Document text —
start
# Will this cooler suit my chip type?



## bunraku (May 30, 2005)

Hi. Just got an AMD 8350 and am finding the stock cooler far too loud. 

I am using a Gigabyte 990 motherboard and am wondering if this cooler fits my chip? I'm not too sure if it's classed as AM3 or something else?

http://www.corsair.com/en/hydro-series-h55-quiet-cpu-cooler


Thanks


----------



## Frost_Byte (Oct 18, 2015)

Hi bunraku. Yes that cooler will work just fine. If you want a very good affordable Air Cooler that is nearly silent also consider the Coolermaster Hyper 212 Evo.

Cooler Master: Hyper 212 EVO


----------



## bunraku (May 30, 2005)

Thanks for the reply. Got the Evo. Considerably cheaper and good reviews.


----------



## Frost_Byte (Oct 18, 2015)

Good purchase! No chance of leakage and very quiet.


----------



## gcavan (Aug 13, 2009)

The H55 will mount to your AM3+ socket, however, the cooler is probably under strength for the 8350.

PS: No chance of leakage with the H55 either; unless of course you have a habit of fiddling with things you should not. By the way, if you mention leakage from the LC, you should also mention the chance of a heavy heat sink becoming dislodged and falling off, thus damaging whatever it strikes on the way down, plus leaving the CPU with no cooling whatsoever.


----------



## Frost_Byte (Oct 18, 2015)

The H55 isn't under strength. Even the _stock_ AMD HSF it under strength either it just runs at high RPM under load. Either one will do fine a hyper 212 evo or an H55 with an AMD FX 8350. A heavy heatsink becoming dislodged is something that would usually happen during shipping of an entire PC during shipping not during normal usage unless you have nearly totally screwed up with the installation method. In either case, installing water or air you need to follow instructions. If you do that you will be fine.


----------



## gcavan (Aug 13, 2009)

Actually, the two instances that I witnessed (the results anyway), were after the AMD retention brackets failed. On each,one of the dogs which the clamp fastens to broke off.


----------
end
Short task 1 — Count the lines in the listing below that contain the string "bbox". Reply with the number only.

Excerpted data —
start
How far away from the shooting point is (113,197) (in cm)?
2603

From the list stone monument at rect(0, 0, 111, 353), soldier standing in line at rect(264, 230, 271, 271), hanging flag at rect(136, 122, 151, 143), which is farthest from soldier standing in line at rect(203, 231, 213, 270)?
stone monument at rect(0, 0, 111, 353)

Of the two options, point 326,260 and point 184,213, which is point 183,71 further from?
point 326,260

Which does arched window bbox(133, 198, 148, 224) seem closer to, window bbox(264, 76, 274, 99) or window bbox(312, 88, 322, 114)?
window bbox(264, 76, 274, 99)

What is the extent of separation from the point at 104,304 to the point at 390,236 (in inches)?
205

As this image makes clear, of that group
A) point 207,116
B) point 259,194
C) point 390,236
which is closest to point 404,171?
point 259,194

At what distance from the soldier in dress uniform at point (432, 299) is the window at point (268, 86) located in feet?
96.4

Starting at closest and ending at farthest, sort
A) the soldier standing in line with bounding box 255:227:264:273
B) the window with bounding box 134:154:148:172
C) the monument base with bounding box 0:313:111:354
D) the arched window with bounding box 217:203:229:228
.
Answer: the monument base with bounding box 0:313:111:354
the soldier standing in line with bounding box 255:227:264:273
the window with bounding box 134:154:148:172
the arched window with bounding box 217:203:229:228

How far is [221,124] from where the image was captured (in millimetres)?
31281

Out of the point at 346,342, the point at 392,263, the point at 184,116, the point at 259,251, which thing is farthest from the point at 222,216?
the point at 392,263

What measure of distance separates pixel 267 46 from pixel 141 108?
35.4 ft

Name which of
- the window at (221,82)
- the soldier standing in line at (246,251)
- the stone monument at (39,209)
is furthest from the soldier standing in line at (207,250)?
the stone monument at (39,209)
end
start
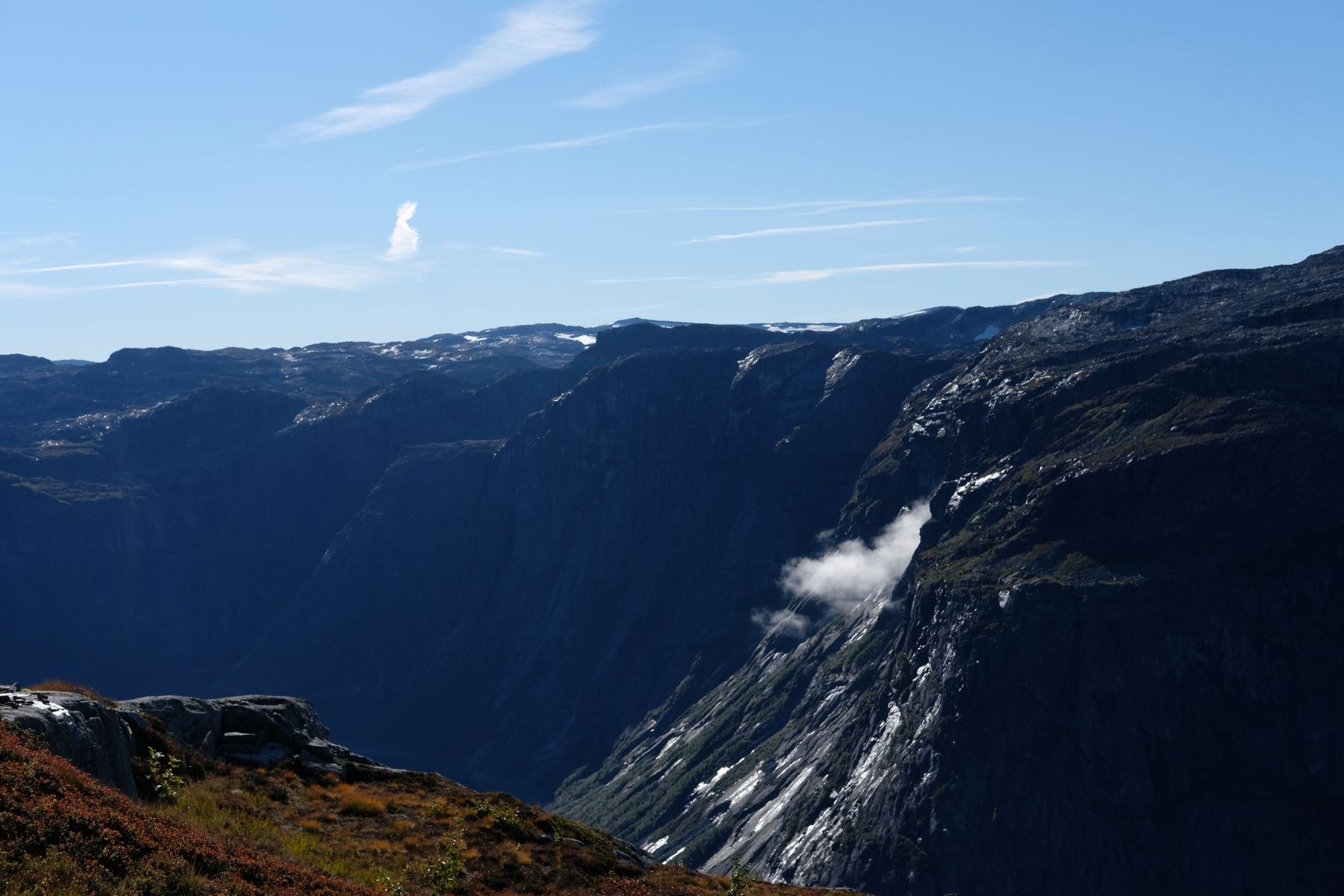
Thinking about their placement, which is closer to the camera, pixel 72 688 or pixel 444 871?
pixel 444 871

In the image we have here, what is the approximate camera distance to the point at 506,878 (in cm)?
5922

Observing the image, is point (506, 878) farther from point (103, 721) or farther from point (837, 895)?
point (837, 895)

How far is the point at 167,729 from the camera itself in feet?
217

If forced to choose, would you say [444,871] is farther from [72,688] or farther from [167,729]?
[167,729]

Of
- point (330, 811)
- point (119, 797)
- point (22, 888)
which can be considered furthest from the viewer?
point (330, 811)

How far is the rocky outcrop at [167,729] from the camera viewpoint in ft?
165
end
Short task 2 — Write out the CPU cooler thread above verbatim, starting at "Good purchase! No" and ending at "for the 8350.".

Right answer 1 — 2

Right answer 2 —
Good purchase! No chance of leakage and very quiet.


----------



## gcavan (Aug 13, 2009)

The H55 will mount to your AM3+ socket, however, the cooler is probably under strength for the 8350.